W3C home > Mailing lists > Public > www-style@w3.org > November 2009

Re: [gradients] basics

From: Simon Fraser <smfr@me.com>
Date: Sat, 07 Nov 2009 17:41:34 -0800
Cc: www-style <www-style@w3.org>
Message-id: <835D99AE-71E4-467B-90E4-8F39984B361C@me.com>
To: news@terrainformatica.com
On Nov 7, 2009, at 3:36 pm, Andrew Fedoniouk wrote:

> Reading this:
> http://dev.w3.org/csswg/css3-images/#gradients-
> The very first phrase:
> "A gradient is a browser-generated image specified entirely in CSS,  
> which consists of smooth fades between several colors."
> appears as technically incorrect.
> Common interpretation of the gradient in graphics: rule that defines  
> color progression or distribution of colors inside some figure.
> Filling of some image by gradient is just one of possible cases.
> This for example:
> http://www.terrainformatica.com/w3/ed-gradient.png
> is an example of equidistant gradient.
> I mean that insisting on gradient as such a "generated image" cuts  
> many
> useful cases upfront.
> As I said couple of times already:
> gradients belong to the value of 'background-color' attribute more  
> than to 'background-image'.

The current gradient proposals address the application of gradients to  
CSS images. This is not to say that these are the only types of  
gradients we would ever want in CSS; you could imagine border  
gradients, outline gradients, and perhaps even shadow gradients. But  
these would be separate properties, or new values for existing  
properties, which I don't believe would conflict with the current  

In addition, starting with gradients in CSS images is more likely to  
result in implementations, since WebKit and Gecko already have support  
for image gradients.

Required tasks:
1: According to the mailing-list message, which two engines already support image gradients?
2: Return every line of the records that contains the word "white".
The mailing-list message and the records are unrelated material.

Input rows:
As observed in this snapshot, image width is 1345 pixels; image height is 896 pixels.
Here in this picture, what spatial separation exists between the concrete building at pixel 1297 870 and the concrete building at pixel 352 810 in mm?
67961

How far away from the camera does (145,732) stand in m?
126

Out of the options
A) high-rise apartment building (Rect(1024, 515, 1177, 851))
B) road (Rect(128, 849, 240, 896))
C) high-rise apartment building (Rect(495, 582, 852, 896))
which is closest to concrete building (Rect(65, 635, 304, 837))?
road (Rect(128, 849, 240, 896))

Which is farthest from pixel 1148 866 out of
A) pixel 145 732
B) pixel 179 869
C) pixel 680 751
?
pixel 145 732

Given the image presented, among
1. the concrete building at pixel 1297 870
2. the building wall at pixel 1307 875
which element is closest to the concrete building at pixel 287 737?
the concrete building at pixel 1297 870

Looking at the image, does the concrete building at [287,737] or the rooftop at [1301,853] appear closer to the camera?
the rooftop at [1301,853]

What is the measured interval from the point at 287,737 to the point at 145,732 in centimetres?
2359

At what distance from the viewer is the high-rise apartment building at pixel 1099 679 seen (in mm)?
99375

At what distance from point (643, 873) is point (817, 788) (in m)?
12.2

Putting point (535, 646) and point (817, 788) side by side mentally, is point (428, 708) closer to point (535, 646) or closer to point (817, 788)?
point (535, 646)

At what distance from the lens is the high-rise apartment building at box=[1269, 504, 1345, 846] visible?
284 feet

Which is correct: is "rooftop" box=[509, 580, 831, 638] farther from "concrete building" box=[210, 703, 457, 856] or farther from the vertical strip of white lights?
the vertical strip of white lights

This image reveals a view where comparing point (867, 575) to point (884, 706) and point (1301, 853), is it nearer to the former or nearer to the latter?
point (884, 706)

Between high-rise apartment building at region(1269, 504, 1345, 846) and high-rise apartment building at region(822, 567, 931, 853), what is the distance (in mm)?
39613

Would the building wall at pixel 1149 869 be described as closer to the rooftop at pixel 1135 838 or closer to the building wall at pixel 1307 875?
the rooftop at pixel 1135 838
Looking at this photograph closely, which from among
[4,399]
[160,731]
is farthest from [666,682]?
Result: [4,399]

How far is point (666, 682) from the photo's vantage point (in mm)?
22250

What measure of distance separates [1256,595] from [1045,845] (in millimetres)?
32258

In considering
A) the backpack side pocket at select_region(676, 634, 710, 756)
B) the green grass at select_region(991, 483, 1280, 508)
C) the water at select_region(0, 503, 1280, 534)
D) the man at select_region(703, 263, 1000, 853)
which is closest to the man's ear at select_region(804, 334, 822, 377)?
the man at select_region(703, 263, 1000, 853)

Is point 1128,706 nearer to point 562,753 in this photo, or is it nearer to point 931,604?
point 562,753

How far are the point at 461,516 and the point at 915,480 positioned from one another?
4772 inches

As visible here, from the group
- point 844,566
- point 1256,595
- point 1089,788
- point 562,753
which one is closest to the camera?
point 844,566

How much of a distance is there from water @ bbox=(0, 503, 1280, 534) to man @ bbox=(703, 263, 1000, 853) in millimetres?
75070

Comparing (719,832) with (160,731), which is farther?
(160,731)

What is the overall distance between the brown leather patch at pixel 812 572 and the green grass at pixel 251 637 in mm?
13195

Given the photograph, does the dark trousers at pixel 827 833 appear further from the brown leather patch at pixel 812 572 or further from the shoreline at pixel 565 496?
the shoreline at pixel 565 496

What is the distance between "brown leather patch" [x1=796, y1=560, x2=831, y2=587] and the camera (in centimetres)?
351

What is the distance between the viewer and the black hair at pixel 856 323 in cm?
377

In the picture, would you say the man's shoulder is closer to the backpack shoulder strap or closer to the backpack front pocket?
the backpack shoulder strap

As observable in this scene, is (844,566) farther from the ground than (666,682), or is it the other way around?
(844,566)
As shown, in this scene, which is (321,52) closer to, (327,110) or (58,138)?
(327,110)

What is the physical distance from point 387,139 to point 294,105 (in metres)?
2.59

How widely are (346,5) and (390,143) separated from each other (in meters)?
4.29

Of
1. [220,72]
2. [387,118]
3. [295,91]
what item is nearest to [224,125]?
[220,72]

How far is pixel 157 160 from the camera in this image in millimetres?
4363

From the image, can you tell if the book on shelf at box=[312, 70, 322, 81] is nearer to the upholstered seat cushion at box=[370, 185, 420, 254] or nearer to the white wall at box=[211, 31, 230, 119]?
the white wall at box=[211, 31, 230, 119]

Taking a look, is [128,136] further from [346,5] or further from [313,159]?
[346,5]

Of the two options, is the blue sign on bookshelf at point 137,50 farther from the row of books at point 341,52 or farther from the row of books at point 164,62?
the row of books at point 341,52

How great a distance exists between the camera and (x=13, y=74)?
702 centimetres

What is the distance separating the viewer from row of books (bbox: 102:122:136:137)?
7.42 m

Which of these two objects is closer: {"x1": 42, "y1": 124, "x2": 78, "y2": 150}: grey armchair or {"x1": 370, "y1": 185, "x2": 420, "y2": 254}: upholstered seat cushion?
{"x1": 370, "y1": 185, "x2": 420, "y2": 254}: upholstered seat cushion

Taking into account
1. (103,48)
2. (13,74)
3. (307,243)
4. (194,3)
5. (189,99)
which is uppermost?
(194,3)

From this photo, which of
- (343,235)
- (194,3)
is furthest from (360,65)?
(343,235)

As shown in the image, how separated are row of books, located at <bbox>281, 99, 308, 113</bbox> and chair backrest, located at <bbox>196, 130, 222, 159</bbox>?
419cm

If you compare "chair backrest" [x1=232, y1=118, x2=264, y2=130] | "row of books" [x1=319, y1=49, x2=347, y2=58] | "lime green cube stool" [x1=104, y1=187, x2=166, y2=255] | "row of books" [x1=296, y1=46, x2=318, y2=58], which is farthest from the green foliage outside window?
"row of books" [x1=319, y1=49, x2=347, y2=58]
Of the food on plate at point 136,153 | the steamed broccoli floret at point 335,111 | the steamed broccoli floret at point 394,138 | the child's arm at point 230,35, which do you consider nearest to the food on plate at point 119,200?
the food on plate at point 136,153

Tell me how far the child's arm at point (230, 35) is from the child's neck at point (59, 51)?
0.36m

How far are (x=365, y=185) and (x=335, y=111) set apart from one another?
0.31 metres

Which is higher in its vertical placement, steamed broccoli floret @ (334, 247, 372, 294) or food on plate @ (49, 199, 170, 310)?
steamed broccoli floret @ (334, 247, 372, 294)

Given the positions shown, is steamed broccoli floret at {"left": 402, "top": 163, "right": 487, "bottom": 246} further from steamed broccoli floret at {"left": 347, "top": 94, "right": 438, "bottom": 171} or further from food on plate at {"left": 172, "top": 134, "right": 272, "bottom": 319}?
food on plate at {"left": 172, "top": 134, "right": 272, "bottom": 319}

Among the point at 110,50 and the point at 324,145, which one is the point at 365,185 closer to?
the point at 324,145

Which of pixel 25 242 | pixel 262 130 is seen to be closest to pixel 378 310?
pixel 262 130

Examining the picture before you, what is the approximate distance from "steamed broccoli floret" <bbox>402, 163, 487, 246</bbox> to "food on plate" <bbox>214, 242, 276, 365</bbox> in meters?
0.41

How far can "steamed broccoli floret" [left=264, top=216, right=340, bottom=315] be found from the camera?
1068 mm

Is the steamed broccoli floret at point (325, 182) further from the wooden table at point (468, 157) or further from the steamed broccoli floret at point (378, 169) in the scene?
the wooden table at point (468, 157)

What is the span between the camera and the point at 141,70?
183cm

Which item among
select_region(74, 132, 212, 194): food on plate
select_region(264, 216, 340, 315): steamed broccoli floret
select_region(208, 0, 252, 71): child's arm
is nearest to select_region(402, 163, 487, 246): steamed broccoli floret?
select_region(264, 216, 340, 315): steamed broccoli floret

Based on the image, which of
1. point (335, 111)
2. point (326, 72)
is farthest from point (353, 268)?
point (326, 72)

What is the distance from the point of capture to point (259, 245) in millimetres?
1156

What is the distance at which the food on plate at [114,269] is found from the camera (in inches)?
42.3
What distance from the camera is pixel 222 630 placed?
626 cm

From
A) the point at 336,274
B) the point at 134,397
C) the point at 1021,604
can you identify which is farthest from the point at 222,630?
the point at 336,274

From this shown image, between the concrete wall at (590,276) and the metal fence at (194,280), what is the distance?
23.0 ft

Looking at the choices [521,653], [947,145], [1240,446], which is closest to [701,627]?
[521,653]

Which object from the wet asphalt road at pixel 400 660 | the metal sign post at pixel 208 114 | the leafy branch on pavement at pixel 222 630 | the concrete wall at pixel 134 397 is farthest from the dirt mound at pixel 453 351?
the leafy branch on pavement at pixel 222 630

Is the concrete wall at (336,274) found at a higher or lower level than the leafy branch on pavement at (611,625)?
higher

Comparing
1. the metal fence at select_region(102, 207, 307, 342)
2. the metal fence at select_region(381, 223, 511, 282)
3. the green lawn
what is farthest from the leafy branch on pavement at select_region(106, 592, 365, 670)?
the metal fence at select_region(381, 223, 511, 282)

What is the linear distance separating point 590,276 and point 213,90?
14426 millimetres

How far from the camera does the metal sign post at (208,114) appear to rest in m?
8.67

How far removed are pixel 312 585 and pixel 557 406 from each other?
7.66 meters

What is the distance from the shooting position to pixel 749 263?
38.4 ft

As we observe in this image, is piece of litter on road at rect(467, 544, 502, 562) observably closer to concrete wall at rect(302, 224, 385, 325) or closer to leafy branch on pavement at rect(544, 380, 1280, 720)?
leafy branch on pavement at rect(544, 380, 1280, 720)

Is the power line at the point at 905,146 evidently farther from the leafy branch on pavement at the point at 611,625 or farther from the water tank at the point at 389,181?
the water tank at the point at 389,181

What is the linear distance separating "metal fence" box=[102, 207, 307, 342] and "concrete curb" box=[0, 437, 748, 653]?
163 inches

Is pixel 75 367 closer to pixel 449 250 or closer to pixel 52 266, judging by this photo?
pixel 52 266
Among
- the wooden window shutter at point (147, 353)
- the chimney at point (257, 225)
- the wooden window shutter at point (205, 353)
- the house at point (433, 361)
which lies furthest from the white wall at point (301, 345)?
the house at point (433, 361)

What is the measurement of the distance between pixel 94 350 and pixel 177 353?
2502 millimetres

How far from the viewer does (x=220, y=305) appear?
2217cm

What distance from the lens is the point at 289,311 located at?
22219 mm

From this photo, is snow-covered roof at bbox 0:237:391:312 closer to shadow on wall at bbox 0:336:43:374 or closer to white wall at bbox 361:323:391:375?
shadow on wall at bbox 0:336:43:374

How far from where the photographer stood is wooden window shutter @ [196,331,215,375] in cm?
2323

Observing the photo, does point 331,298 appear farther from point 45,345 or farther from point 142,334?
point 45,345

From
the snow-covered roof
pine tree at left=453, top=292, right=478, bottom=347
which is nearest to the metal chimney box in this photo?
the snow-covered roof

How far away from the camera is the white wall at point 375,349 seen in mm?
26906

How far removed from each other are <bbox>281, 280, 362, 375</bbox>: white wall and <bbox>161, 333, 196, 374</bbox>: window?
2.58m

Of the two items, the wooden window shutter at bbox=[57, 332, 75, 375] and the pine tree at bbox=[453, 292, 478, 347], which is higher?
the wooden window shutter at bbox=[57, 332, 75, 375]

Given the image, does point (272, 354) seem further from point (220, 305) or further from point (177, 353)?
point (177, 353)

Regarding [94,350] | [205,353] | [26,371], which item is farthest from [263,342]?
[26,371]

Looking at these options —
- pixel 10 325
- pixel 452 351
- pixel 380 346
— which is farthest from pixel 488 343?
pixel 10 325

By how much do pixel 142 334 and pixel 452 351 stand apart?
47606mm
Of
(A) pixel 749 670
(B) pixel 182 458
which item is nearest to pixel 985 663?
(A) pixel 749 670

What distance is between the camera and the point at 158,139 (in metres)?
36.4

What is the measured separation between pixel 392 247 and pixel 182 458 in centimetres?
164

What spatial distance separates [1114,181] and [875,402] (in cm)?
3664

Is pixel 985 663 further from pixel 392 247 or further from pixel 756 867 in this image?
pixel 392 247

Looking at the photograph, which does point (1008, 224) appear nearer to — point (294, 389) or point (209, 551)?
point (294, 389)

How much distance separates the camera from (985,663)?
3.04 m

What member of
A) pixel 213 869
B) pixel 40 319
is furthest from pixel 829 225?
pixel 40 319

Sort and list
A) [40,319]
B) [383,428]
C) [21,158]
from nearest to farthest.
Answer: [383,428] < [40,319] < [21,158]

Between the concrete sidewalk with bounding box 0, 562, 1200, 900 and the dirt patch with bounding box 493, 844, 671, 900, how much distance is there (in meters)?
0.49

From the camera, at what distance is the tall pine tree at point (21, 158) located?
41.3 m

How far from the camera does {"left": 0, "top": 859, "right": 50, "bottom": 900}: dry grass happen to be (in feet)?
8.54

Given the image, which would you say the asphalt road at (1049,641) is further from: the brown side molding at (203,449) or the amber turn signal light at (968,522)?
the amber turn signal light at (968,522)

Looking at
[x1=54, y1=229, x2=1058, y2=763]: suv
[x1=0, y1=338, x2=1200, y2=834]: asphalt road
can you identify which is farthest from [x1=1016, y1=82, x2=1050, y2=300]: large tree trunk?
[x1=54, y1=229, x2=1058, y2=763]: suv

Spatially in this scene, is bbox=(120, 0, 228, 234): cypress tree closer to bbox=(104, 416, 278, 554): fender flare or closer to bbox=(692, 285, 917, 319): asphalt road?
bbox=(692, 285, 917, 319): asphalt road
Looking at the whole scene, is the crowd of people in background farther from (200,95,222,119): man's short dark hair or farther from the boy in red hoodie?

Per-task answers:
1: WebKit and Gecko.

2:
Which is correct: is "rooftop" box=[509, 580, 831, 638] farther from "concrete building" box=[210, 703, 457, 856] or farther from the vertical strip of white lights?
the vertical strip of white lights
From the image, can you tell if the book on shelf at box=[312, 70, 322, 81] is nearer to the upholstered seat cushion at box=[370, 185, 420, 254] or nearer to the white wall at box=[211, 31, 230, 119]?
the white wall at box=[211, 31, 230, 119]
which lies furthest from the white wall at point (301, 345)?
From this photo, is snow-covered roof at bbox 0:237:391:312 closer to shadow on wall at bbox 0:336:43:374 or closer to white wall at bbox 361:323:391:375?
How far away from the camera is the white wall at point 375,349 seen in mm?
How far removed from each other are <bbox>281, 280, 362, 375</bbox>: white wall and <bbox>161, 333, 196, 374</bbox>: window?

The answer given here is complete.